Differential Diagnosis for Ulcerated Erosions at the Corners of the Mouth in a 7-Year-Old
- Single Most Likely Diagnosis
- Angular cheilitis: This condition is characterized by inflammation of the corners of the mouth and can lead to ulcerated erosions. It is common in children and can be caused by a variety of factors including vitamin deficiencies, oral habits, or infections.
- Other Likely Diagnoses
- Herpes simplex virus (HSV) infection: HSV can cause oral lesions, including those at the corners of the mouth. The presence of vesicles or ulcers in this area could suggest an HSV infection.
- Impetigo: A bacterial infection of the skin that can cause erosions or ulcers, including at the corners of the mouth.
- Allergic contact dermatitis: An allergic reaction to substances like food, cosmetics, or metals can cause skin irritation, including at the corners of the mouth.
- Do Not Miss Diagnoses
- Acute lymphoblastic leukemia (ALL): Although rare, ALL can present with oral manifestations, including ulcers or erosions at the corners of the mouth, due to thrombocytopenia or leukemic infiltration.
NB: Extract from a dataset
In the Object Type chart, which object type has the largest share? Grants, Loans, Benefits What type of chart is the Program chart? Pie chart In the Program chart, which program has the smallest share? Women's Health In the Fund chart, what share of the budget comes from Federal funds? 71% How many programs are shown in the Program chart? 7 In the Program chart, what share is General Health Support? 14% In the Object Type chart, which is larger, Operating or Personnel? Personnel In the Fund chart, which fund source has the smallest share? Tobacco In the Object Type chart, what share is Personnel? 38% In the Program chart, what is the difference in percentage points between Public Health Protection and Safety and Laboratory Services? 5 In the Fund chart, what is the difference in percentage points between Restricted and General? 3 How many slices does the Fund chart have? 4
- Inflammatory bowel disease (IBD): Conditions like Crohn's disease or ulcerative colitis can have extraintestinal manifestations, including oral lesions.
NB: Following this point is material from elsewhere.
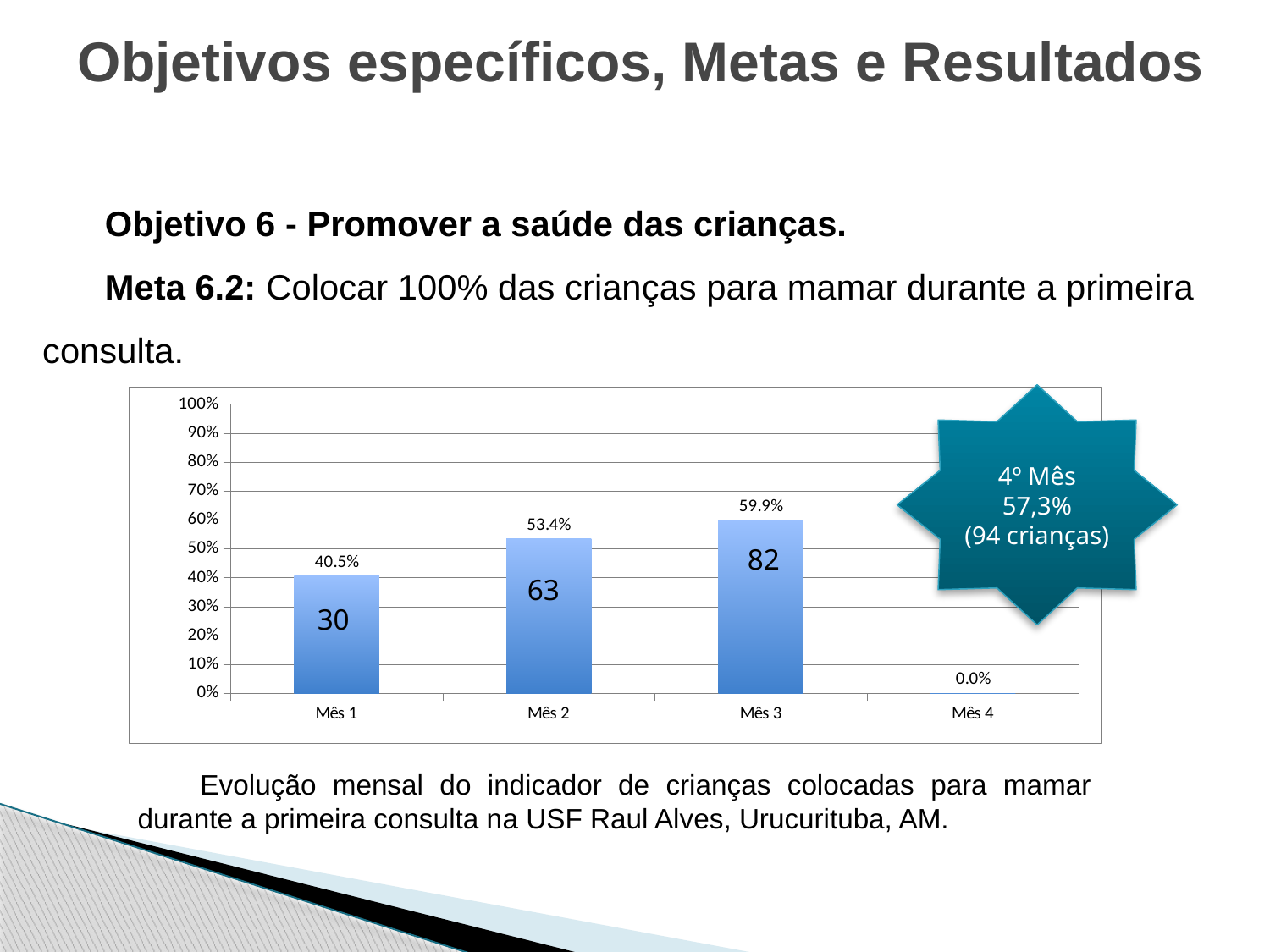
What is the difference in percentage points between Mês 3 and Mês 1? 19.4 What number is printed inside the bar for Mês 3? 82 What kind of chart is shown on the slide? Bar chart Which is larger, the percentage for Mês 2 or for Mês 1? Mês 2 Do the percentages rise or fall from Mês 1 to Mês 3? Rise What percentage is shown for Mês 1? 40.5% What percentage is shown for Mês 3? 59.9% Which month has the highest percentage in the chart? Mês 3 What number is printed inside the bar for Mês 1? 30 What percentage is shown for Mês 2? 53.4% How many months are shown on the x axis of the chart? 4 Which month has the lowest percentage in the chart? Mês 4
- Immunodeficiency: Conditions that impair the immune system, such as HIV/AIDS, can increase the susceptibility to infections that cause oral lesions.
- Rare Diagnoses
- Histoplasmosis: A fungal infection that can cause oral ulcers, including at the corners of the mouth, especially in immunocompromised individuals.
- Langerhans cell histiocytosis: A rare disorder that can cause a variety of symptoms, including oral lesions.
- Stevens-Johnson syndrome: A severe skin and mucous membrane disorder that can cause oral lesions, although it is more commonly associated with widespread skin and mucosal involvement.